- DATASET CONTENT:
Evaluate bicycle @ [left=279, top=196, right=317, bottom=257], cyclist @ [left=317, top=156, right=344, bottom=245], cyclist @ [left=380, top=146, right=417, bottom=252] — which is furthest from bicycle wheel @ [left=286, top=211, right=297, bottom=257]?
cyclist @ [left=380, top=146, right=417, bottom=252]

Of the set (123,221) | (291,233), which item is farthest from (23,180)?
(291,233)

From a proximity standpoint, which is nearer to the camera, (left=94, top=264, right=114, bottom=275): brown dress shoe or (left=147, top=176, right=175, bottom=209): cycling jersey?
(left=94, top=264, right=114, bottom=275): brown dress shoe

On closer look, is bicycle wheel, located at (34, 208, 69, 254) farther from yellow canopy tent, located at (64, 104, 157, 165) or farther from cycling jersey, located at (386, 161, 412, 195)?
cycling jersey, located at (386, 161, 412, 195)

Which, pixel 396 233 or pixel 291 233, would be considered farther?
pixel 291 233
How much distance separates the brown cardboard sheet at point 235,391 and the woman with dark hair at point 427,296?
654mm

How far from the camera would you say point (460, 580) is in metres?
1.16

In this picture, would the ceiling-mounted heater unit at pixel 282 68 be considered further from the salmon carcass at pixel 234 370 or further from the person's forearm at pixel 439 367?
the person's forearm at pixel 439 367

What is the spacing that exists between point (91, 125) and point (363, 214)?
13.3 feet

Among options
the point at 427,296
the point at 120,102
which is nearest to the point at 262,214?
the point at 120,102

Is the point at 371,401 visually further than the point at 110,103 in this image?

- EXERCISE REQUIREMENTS:
Starting at the line that contains "Which, pixel 396" and ending at the end of the records, give those lines again with "spacing" swapped for "gap" and everything else left unchanged.

- EXERCISE ANSWER:
Which, pixel 396 233 or pixel 291 233, would be considered farther?
pixel 291 233
How much distance separates the brown cardboard sheet at point 235,391 and the woman with dark hair at point 427,296?
654mm

How far from the camera would you say point (460, 580) is in metres?
1.16

In this picture, would the ceiling-mounted heater unit at pixel 282 68 be considered further from the salmon carcass at pixel 234 370 or further from the person's forearm at pixel 439 367?
the person's forearm at pixel 439 367

What is the gap that exists between point (91, 125) and point (363, 214)?
13.3 feet

Among options
the point at 427,296
the point at 120,102
which is nearest to the point at 262,214?
the point at 120,102

Is the point at 371,401 visually further than the point at 110,103 in this image?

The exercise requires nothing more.